True osteogenic factors capable of inducing the above-described cascade of events that result in endochondral bone formation have now been identified, isolated, and cloned. These morphogenic and mitogenic proteins, which can also occur in nature as peptides, are referred to in the art as “osteogenic” proteins, “osteoinductive” proteins, and “bone morphogenetic” proteins. Whether naturally-occurring or synthetically prepared, these osteogenic proteins, when implanted in a mammal typically in association with a substrate that allows the attachment, proliferation and differentiation of migratory progenitor cells, are capable of inducing recruitment of accessible
progenitor cells and stimulating their proliferation, inducing differentiation into chondrocytes and osteoblasts, and further inducing differentiation of intermediate cartilage, vascularization, bone formation, remodeling, and finally marrow differentiation. Those proteins are referred to as members of the Vgr-1/OP1 protein subfamily of the TGF-β super gene family of structurally related proteins. Members include the proteins described in the art as OP1 (BMP-7), OP2 (BMP-8), BMP2, BMP3, BMP4, BMP5, BMP6, 60A, DPP, Vgr-1 and Vgl. See, e.g., U.S. Pat. Nos. 5,011,691 and 5,266,683; Ozkaynak et al. (1990) EMBO J. 9:2085-2093; Wharton et al. (1991) PNAS, 88:9214-9218; Ozkaynak (1992) J. Biol. Chem., 267:25220-25227; Celeste et al. (1991) PNAS, 87:9843-9847; and Lyons et al. (1989) PNAS, 86:4554-4558. These disclosures describe the amino acid and DNA sequences, as well as the chemical and physical characteristics of these proteins. See also Wozney et al. (1988) Science, 242:1528-1534; International Publication No. WO93/00432 (BMP 9); Padgett et al. (1987) Nature, 325:81-84 (DPP); and Weeks (1987) Cell, 51:861-867 (Vg-1).
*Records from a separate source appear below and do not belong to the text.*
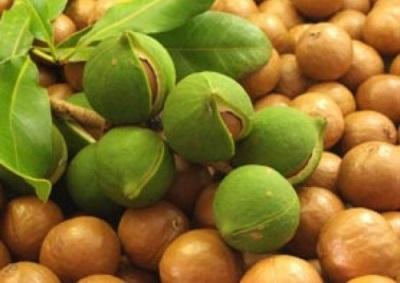 Орех макадамии богат микроэлементами полезными для организма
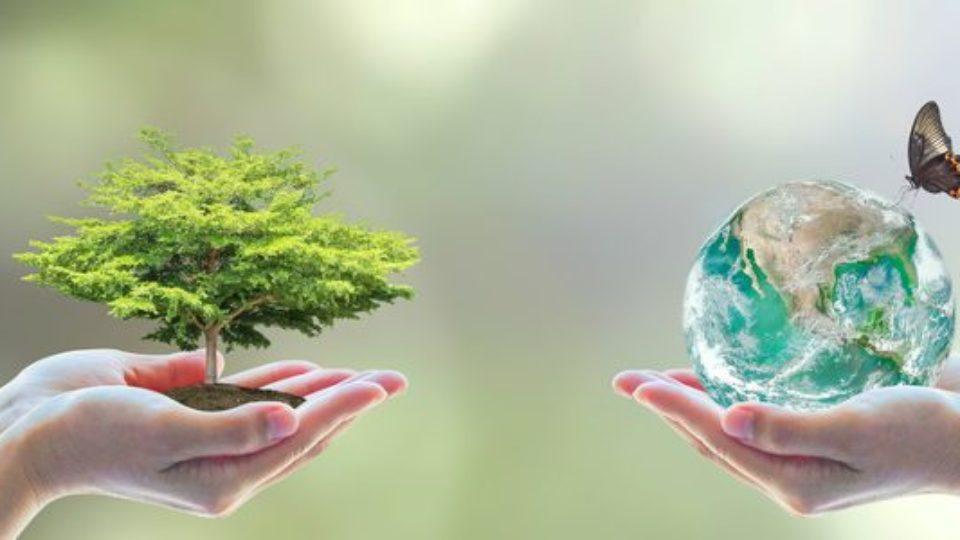 valutazione-impatto-ambientale-studio-di-impatto-ambientale-860x300_c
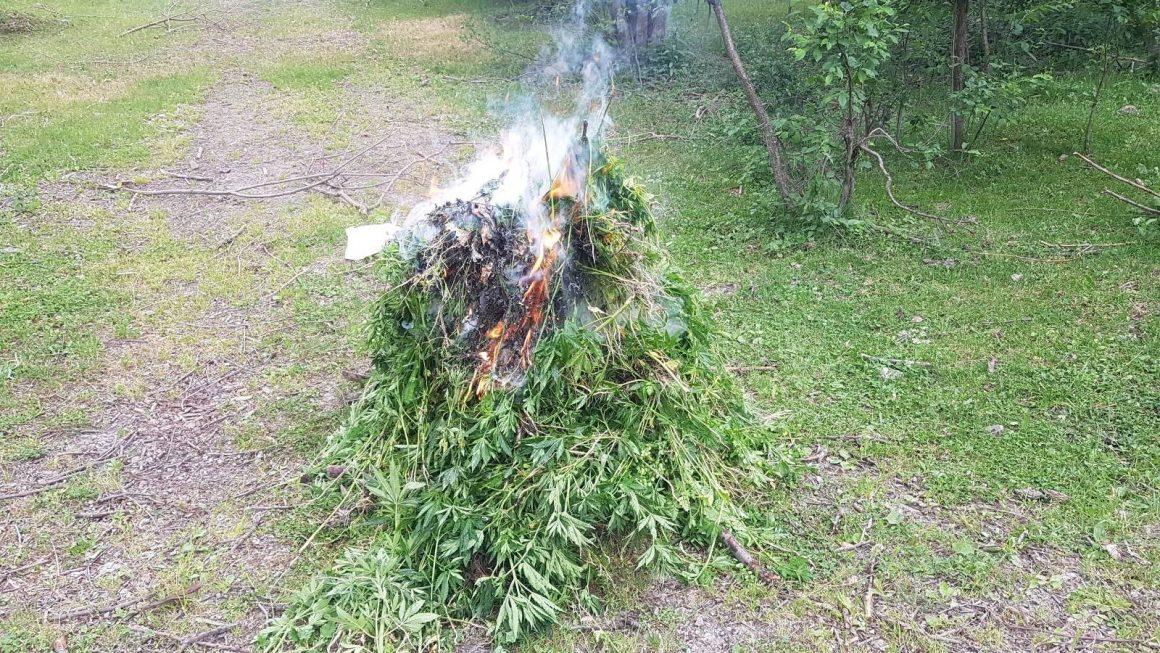 Ardahan'da kendiliğinden yetişen 19 bin 800 kök kenevir bitkisi imha edildi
However, to date, obtaining solid implants that are loaded with active agents such as osteogenic proteins have been difficult, in part due to sterility and shelf-life issues. Disadvantages associated with prior art active agent-loaded implantable devices include, the limited shelf life of such devices, the fact the active agent is easily degraded when the device is sterilized (e.g., by heat or by exposure to ethylene dioxide), and the inability of a physician to alter the dosage to which a patient is subjected by implantation of the device. Additionally, the cost of prior art active agent-loaded implantable devices has been very high, as it necessarily includes the costs associated with the stringent regulatory requirements attendant a drug containing device.
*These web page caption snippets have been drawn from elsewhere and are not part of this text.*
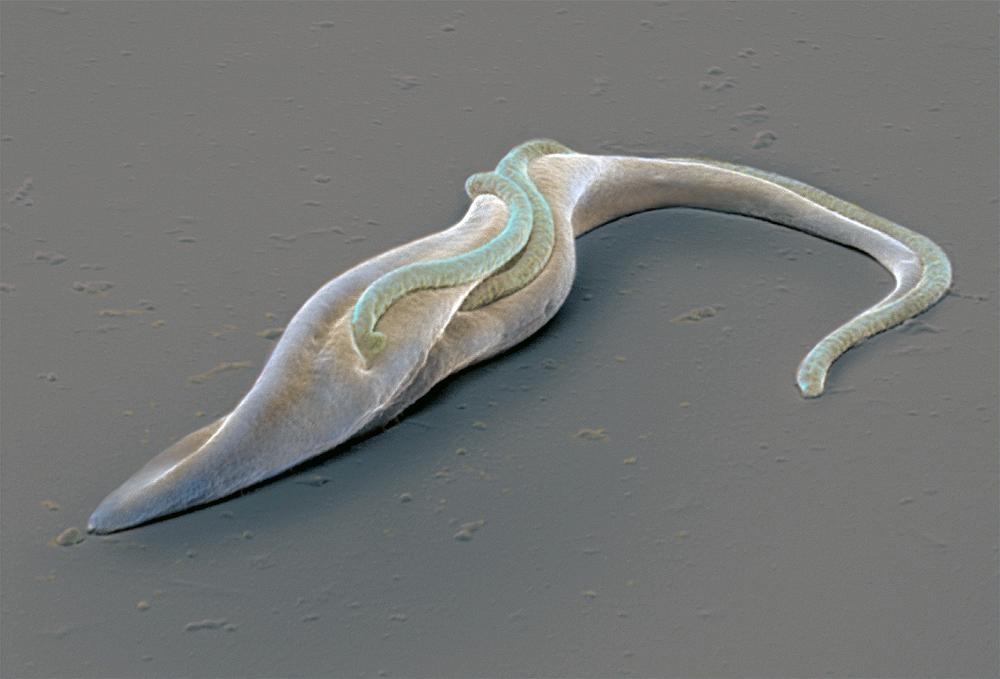 Trypanosoma brucei brucei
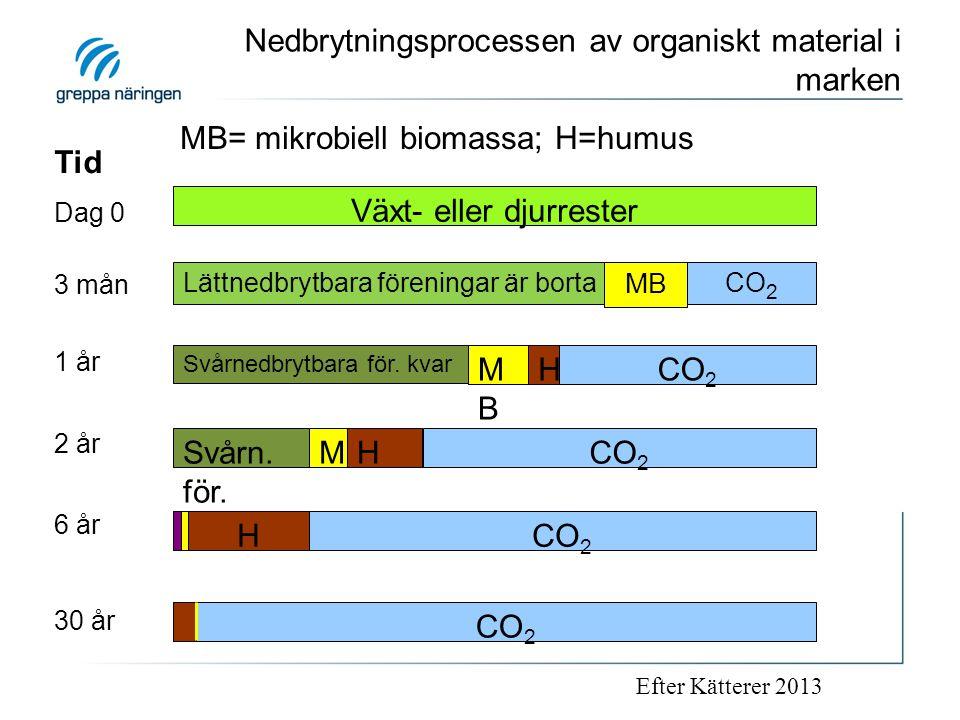Nedbrytningsprocessen av organiskt material i marken Växt- eller djurrester Lättnedbrytbara föreningar är borta MB CO 2 Svårnedbrytbara för. kvar MBMB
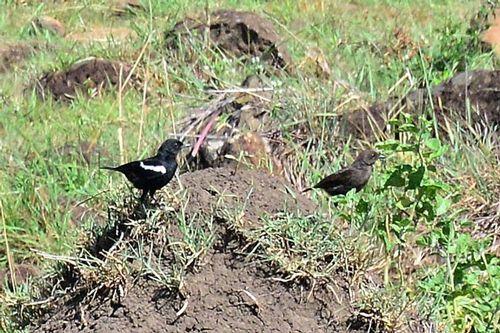 Sooty Chat - Myrmecocichia nigra - Masai Mara NP Kenya D800 150 11-9-14CE.jpg
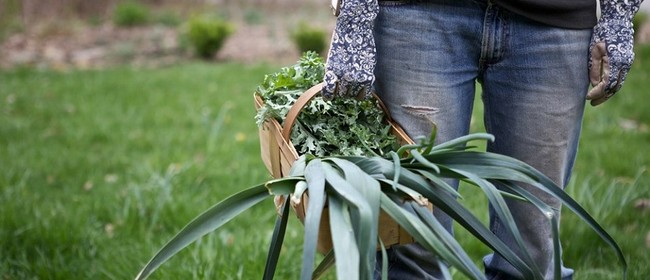 Organic Gardening Design - Lily White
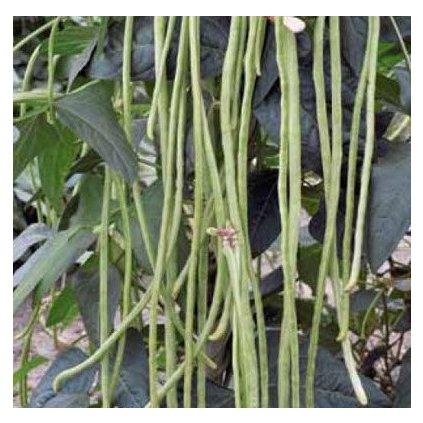 Vigna čínská - špagetová fazol - semena vigny 5 g
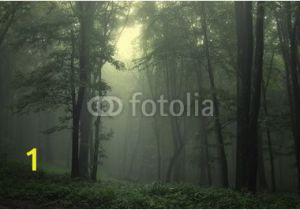 "Dark forest Wall Mural Wall Mural ""forest Summer Dark Green forest after Rain"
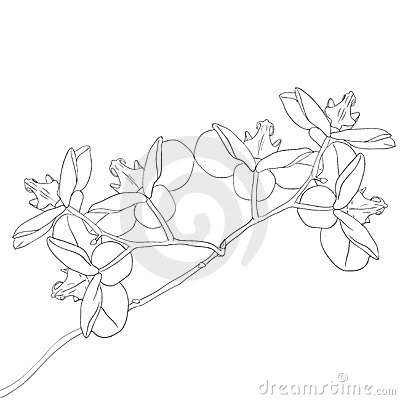 Vector illustration of orchid flower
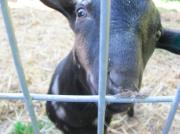 Spizzerinctum the Goat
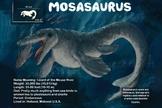 Mosasaurus - Dinosaur Poster & Handout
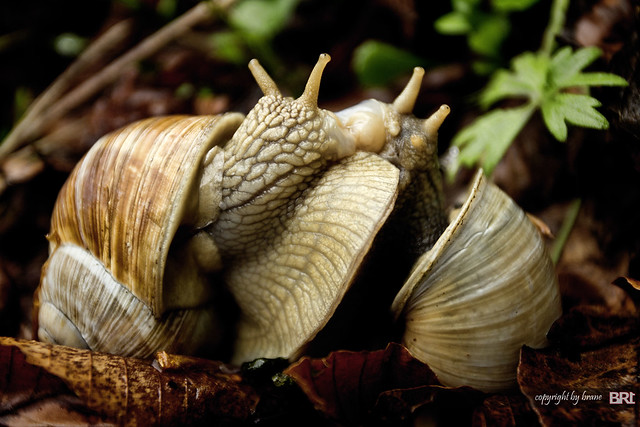 snails_in_love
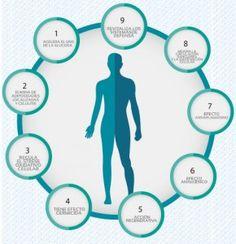 La ozonoterapia es un tratamiento médico alternativo que pretende la saturación de oxígeno en el organismo, actúa como antioxidante, inmunomodulador, mejora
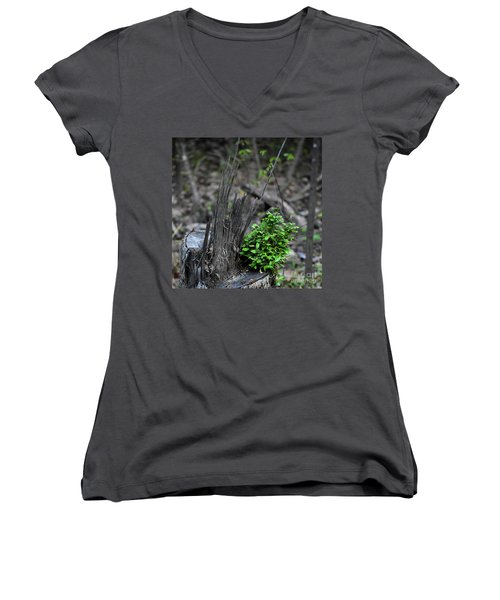 Women's V-Neck T-Shirt (Junior Cut) featuring the photograph Persistence by Skip Willits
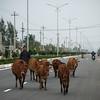 This man herds cows down the main 4-lane coastal highway linking Danang and Hoi An.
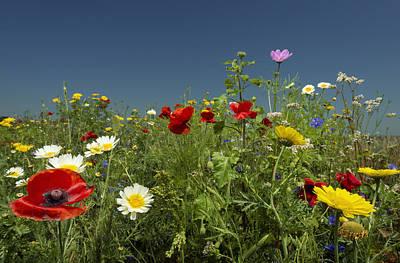 Flevoland Photograph - Wildflowers Growing In Rural Field by Mischa Keijser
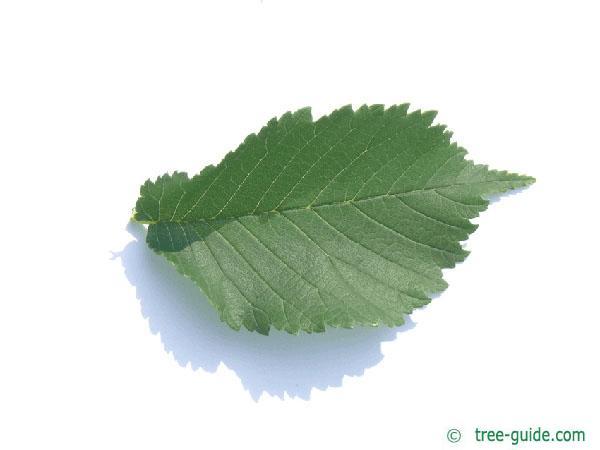 wych elm (Ulmus glabra) leaf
The prior art has been unable to overcome these disadvantages and shortcomings and a new approach is needed to safely, effectively, and economically deliver an active agent to an implantation site. The present invention, as described below, offers one such approach.

SUMMARY OF THE INVENTION

One aspect of the invention relates to a method of forming a sterile active agent-loaded implant including: providing a sterile implant, optionally having a coating layer, having a surface that is capable of physically and/or chemically associating with an active agent; providing a sterile composition containing an active agent and optionally a carrier, a solvent, or both; and contacting the sterile implant or coating layer surface with the sterile active agent-containing composition, so that the sterile implant at least partially physically and/or chemically associates at least with the active agent, and optionally with the carrier and/or solvent, thus forming an active agent-loaded sterile implant.
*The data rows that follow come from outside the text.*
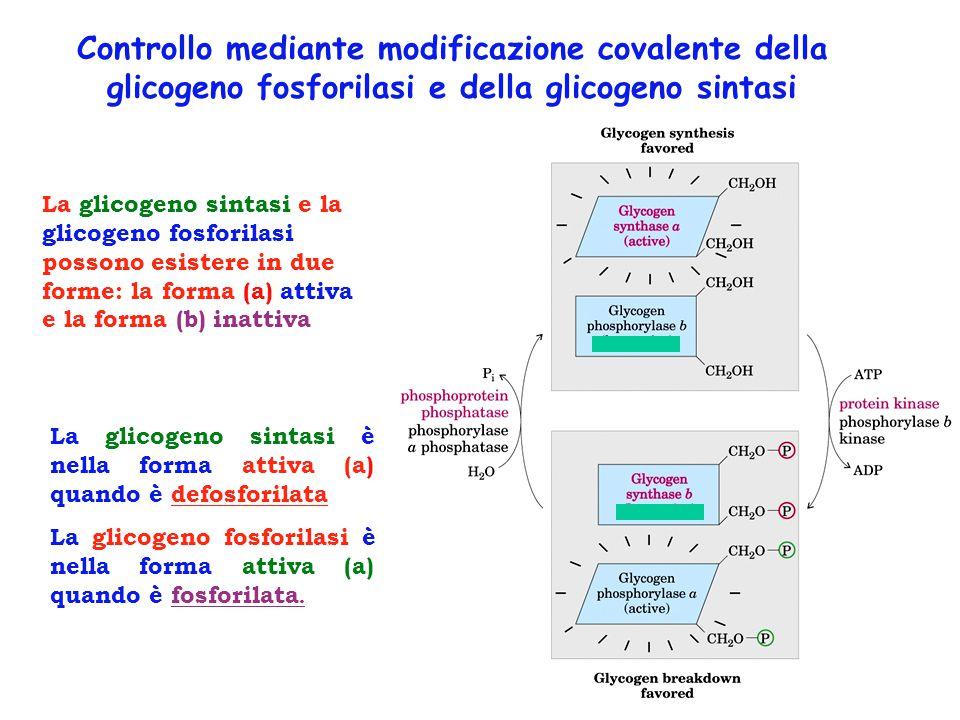 Controllo mediante modificazione covalente della glicogeno fosforilasi e della glicogeno sintasi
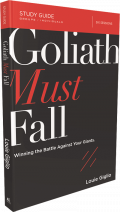 Goliath Must Fall Session 3 — StudyGateway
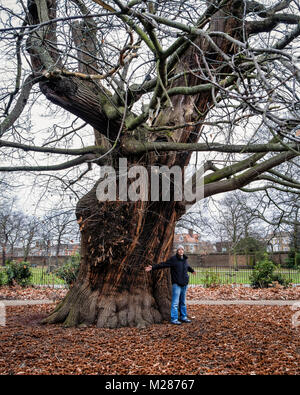 London UK. Man standing with outstrecthed arms next to giant tree in Greenwich Park - Stock Photo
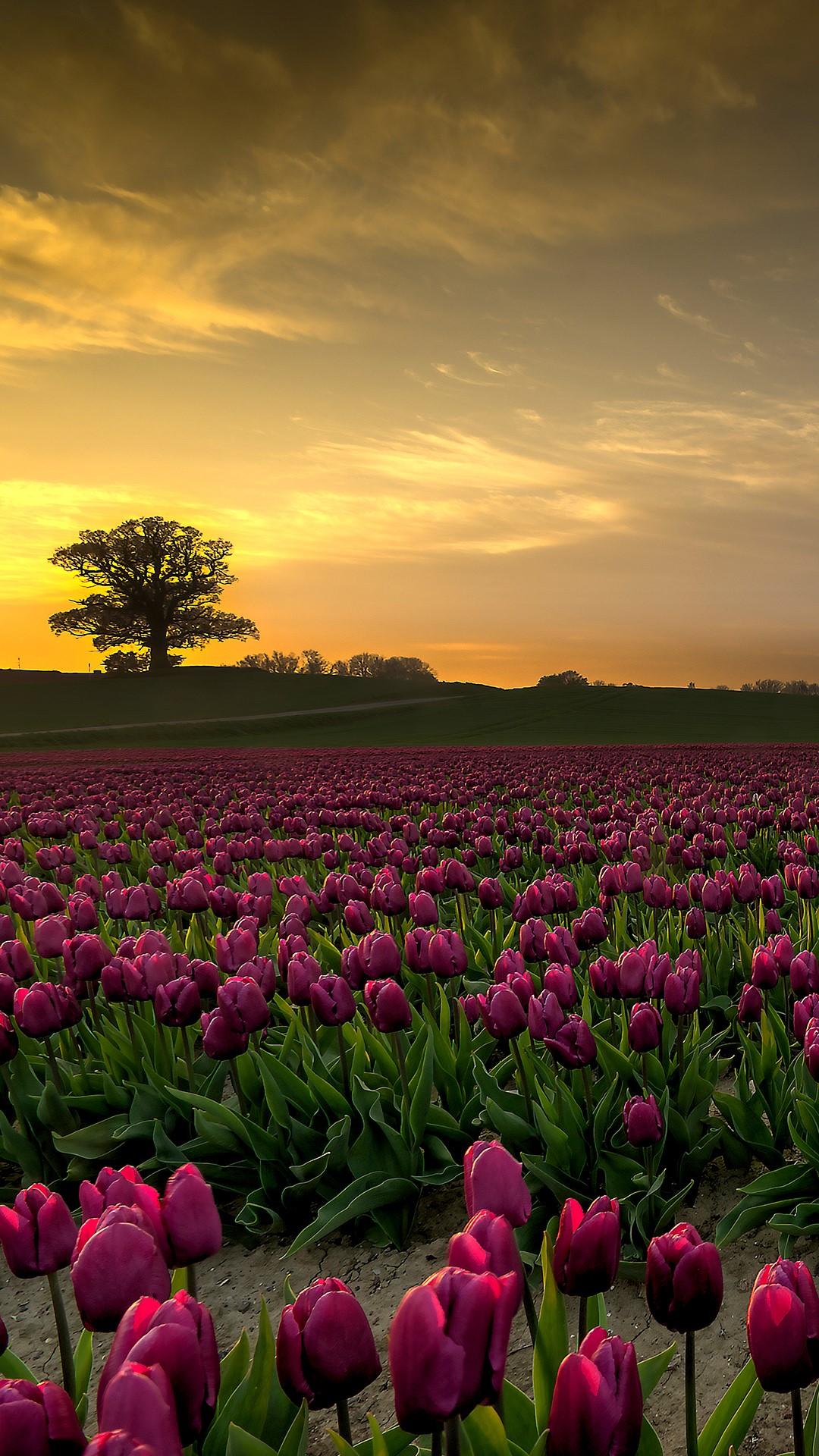 purple tulip fields in sunset  vesterborg  lolland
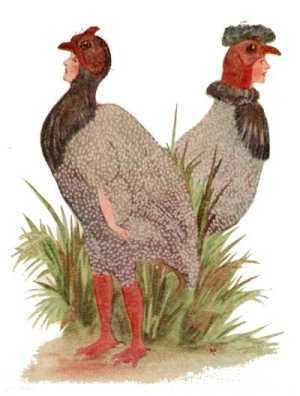 Elizabeth Gordon, Bird Children, guinea hen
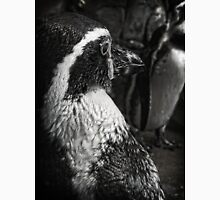 Humboldt Penguin, Black and White T-Shirt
Advantageously, the sterile active agent-containing composition can include a carrier, a solvent, or both. In one embodiment, the solvent comprises water. In another embodiment, the active agent can include an antibacterial agent; an antiviral agent; an osseointegrative, osteoconductive, and/or osteoinductive agent; or a combination thereof. In another embodiment, the active agent can include a mitogenic growth factor, a morphogenic growth factor, an osteoclast inhibitor, an antiinflammatory agent, or a combination thereof.
In still another embodiment, the coating layer comprises hyaluronic acid, a hyaluronate salt, a (co)polymer containing alkylene oxide repeat units, or a combination thereof. In yet another embodiment, the coating layer comprises a hydrophilic (co)polymer, a water-swellable (co)polymer, or both.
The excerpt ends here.